[Data entries]
┏━━
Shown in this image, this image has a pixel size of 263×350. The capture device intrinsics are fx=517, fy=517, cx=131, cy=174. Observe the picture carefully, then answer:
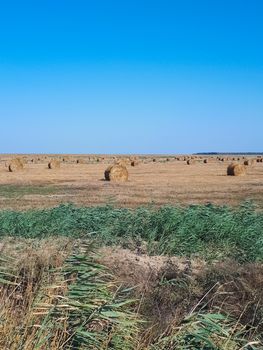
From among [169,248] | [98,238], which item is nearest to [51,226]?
[98,238]

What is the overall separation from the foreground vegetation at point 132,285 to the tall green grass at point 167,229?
24 millimetres

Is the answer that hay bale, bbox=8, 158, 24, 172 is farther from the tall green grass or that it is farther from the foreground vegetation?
the tall green grass

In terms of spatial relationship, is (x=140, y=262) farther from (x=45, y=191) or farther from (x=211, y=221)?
(x=45, y=191)

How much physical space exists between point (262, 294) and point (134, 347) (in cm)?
335

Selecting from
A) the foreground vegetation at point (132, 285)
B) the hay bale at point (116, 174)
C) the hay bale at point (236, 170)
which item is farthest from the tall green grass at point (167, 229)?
the hay bale at point (236, 170)

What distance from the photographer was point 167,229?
11625 mm

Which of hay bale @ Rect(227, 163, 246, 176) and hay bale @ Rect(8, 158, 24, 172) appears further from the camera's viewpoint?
hay bale @ Rect(8, 158, 24, 172)

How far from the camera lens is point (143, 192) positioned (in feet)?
82.5

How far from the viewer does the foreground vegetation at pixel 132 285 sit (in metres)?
5.24

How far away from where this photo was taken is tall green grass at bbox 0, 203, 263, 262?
10648mm

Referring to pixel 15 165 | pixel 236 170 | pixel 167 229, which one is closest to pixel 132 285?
pixel 167 229

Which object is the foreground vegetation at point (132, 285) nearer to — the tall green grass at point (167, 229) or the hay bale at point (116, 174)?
the tall green grass at point (167, 229)

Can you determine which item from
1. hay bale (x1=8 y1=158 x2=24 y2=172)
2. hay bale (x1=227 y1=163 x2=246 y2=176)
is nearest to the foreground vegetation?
hay bale (x1=227 y1=163 x2=246 y2=176)

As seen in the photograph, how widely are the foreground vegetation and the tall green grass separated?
0.08ft
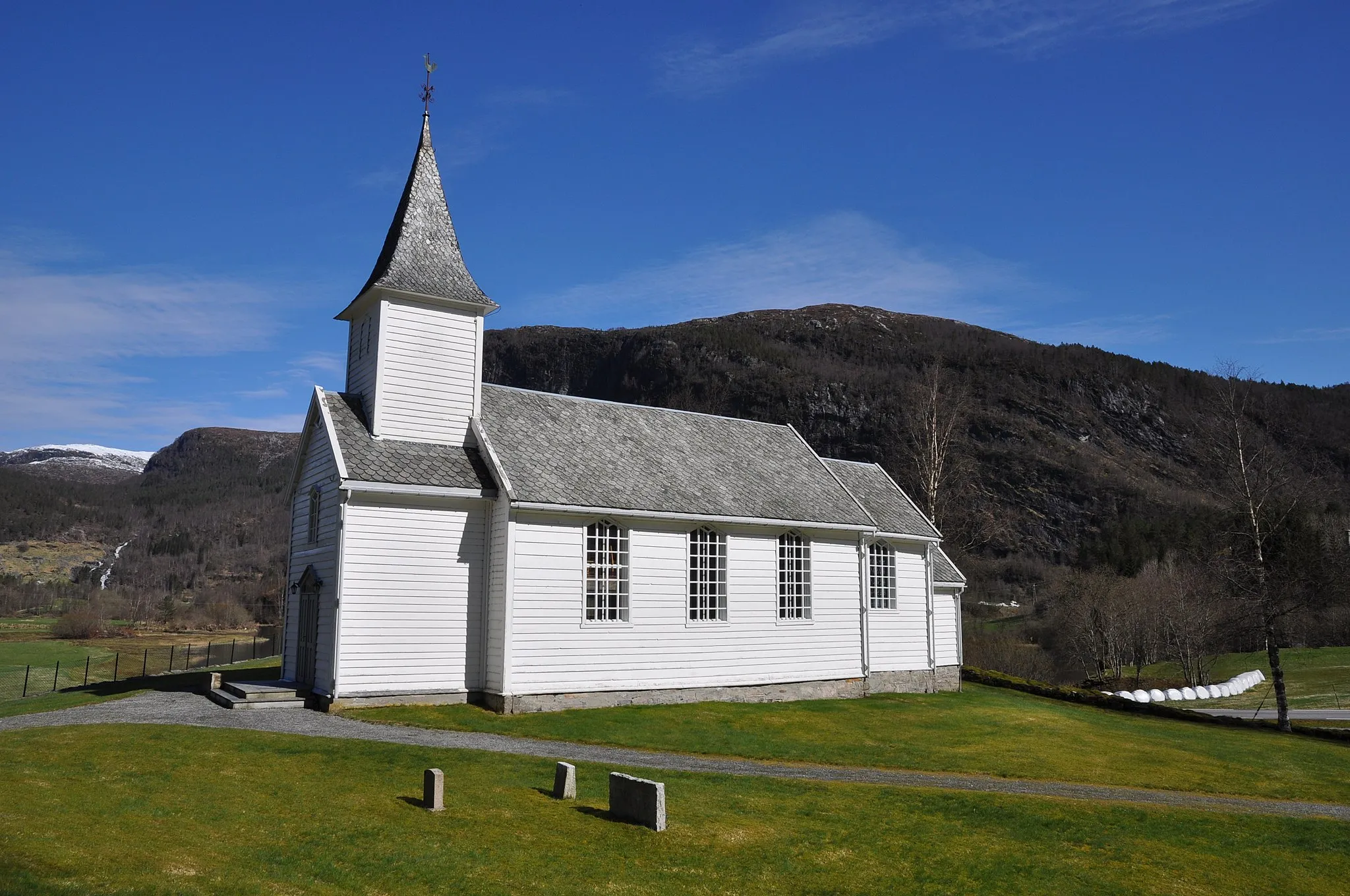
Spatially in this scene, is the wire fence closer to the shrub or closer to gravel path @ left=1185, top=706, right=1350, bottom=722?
the shrub

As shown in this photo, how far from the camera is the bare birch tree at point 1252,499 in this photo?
31.6m

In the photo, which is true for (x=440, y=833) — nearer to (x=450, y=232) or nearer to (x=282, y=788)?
(x=282, y=788)

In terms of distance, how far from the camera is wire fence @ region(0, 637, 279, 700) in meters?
41.2

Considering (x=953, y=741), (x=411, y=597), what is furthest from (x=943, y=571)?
(x=411, y=597)

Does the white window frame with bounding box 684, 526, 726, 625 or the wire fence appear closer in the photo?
the white window frame with bounding box 684, 526, 726, 625

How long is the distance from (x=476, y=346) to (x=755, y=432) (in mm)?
11839

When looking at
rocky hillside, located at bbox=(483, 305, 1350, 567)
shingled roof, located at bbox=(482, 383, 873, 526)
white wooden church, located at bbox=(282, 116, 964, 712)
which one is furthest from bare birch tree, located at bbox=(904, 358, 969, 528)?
rocky hillside, located at bbox=(483, 305, 1350, 567)

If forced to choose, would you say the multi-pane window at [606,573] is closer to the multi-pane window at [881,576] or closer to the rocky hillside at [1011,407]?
the multi-pane window at [881,576]

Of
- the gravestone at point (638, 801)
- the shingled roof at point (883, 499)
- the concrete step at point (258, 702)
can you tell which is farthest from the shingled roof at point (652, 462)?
the gravestone at point (638, 801)

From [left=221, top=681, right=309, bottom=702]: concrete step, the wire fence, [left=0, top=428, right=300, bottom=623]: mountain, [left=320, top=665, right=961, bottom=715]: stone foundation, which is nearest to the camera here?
[left=221, top=681, right=309, bottom=702]: concrete step

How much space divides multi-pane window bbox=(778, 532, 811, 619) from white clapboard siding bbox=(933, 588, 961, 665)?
24.5 ft

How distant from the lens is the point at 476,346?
85.6 feet

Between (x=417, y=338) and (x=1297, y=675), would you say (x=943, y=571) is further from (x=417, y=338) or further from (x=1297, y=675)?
(x=1297, y=675)

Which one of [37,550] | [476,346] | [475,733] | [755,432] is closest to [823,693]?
[755,432]
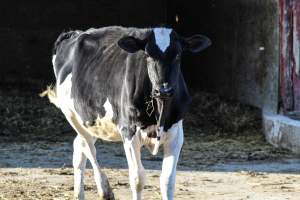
┗━━
▶ Set exercise: Please copy the lines above word for word, omitting the pictures.

▶ Answer to this problem:
Shown in this image, this image has a pixel size of 263×350. The capture device intrinsics are fx=517, fy=517, cx=131, cy=174. Observe the picture carefully, then answer:
From among [169,248] | [98,238], which item is nearest to [51,226]?
[98,238]

What is the overall separation from the foreground vegetation at point 132,285 to the tall green grass at point 167,229?
24 millimetres

Is the answer that hay bale, bbox=8, 158, 24, 172 is farther from the tall green grass or that it is farther from the foreground vegetation?
the tall green grass

In terms of spatial relationship, is (x=140, y=262) farther from (x=45, y=191) or farther from (x=211, y=221)?
(x=45, y=191)

How much physical space exists between point (262, 294) and point (134, 347) (in cm)?
335

Selecting from
A) the foreground vegetation at point (132, 285)
B) the hay bale at point (116, 174)
C) the hay bale at point (236, 170)
which item is farthest from the tall green grass at point (167, 229)?
the hay bale at point (236, 170)

What distance from the photographer was point 167,229?
11625 mm

Which of hay bale @ Rect(227, 163, 246, 176) and hay bale @ Rect(8, 158, 24, 172) appears further from the camera's viewpoint?
hay bale @ Rect(8, 158, 24, 172)

How far from the camera lens is point (143, 192) positioned (in feet)?
82.5

How far from the viewer does the foreground vegetation at pixel 132 285 sit (in metres)?
5.24

How far away from where this photo was taken is tall green grass at bbox 0, 203, 263, 262?
10648mm

Referring to pixel 15 165 | pixel 236 170 | pixel 167 229, which one is closest to pixel 132 285?
pixel 167 229

Which object is the foreground vegetation at point (132, 285) nearer to — the tall green grass at point (167, 229) or the hay bale at point (116, 174)?
the tall green grass at point (167, 229)

Can you determine which item from
1. hay bale (x1=8 y1=158 x2=24 y2=172)
2. hay bale (x1=227 y1=163 x2=246 y2=176)
is nearest to the foreground vegetation?
hay bale (x1=227 y1=163 x2=246 y2=176)

As seen in the photograph, how widely are the foreground vegetation and the tall green grass separated?
0.08ft
Spatially in this scene, is the wire fence closer to the shrub or closer to gravel path @ left=1185, top=706, right=1350, bottom=722?
the shrub

As shown in this photo, how far from the camera is the bare birch tree at point 1252,499 in this photo?
31.6m

In the photo, which is true for (x=440, y=833) — nearer to (x=450, y=232) or nearer to (x=282, y=788)?
(x=282, y=788)

In terms of distance, how far from the camera is wire fence @ region(0, 637, 279, 700) in meters?
41.2

Considering (x=953, y=741), (x=411, y=597), what is furthest from (x=943, y=571)?
(x=411, y=597)

Does the white window frame with bounding box 684, 526, 726, 625 or the wire fence appear closer in the photo?
the white window frame with bounding box 684, 526, 726, 625

How long is the distance from (x=476, y=346) to (x=755, y=432) (in mm)?
11839

When looking at
rocky hillside, located at bbox=(483, 305, 1350, 567)
shingled roof, located at bbox=(482, 383, 873, 526)
white wooden church, located at bbox=(282, 116, 964, 712)
which one is furthest from bare birch tree, located at bbox=(904, 358, 969, 528)?
rocky hillside, located at bbox=(483, 305, 1350, 567)

If forced to choose, would you say the multi-pane window at [606,573] is closer to the multi-pane window at [881,576] or closer to the rocky hillside at [1011,407]?
the multi-pane window at [881,576]

Of
- the gravestone at point (638, 801)
- the shingled roof at point (883, 499)
- the concrete step at point (258, 702)
can you tell which is farthest from the shingled roof at point (652, 462)?
the gravestone at point (638, 801)

From [left=221, top=681, right=309, bottom=702]: concrete step, the wire fence, [left=0, top=428, right=300, bottom=623]: mountain, [left=320, top=665, right=961, bottom=715]: stone foundation, which is nearest to the camera here?
[left=221, top=681, right=309, bottom=702]: concrete step

How much space divides multi-pane window bbox=(778, 532, 811, 619) from white clapboard siding bbox=(933, 588, 961, 665)?
24.5 ft

How distant from the lens is the point at 476,346?
85.6 feet

Between (x=417, y=338) and (x=1297, y=675), would you say (x=943, y=571) is further from (x=417, y=338) or further from (x=1297, y=675)?
(x=1297, y=675)

Which one of [37,550] | [476,346] | [475,733] | [755,432] is closest to [823,693]?
[755,432]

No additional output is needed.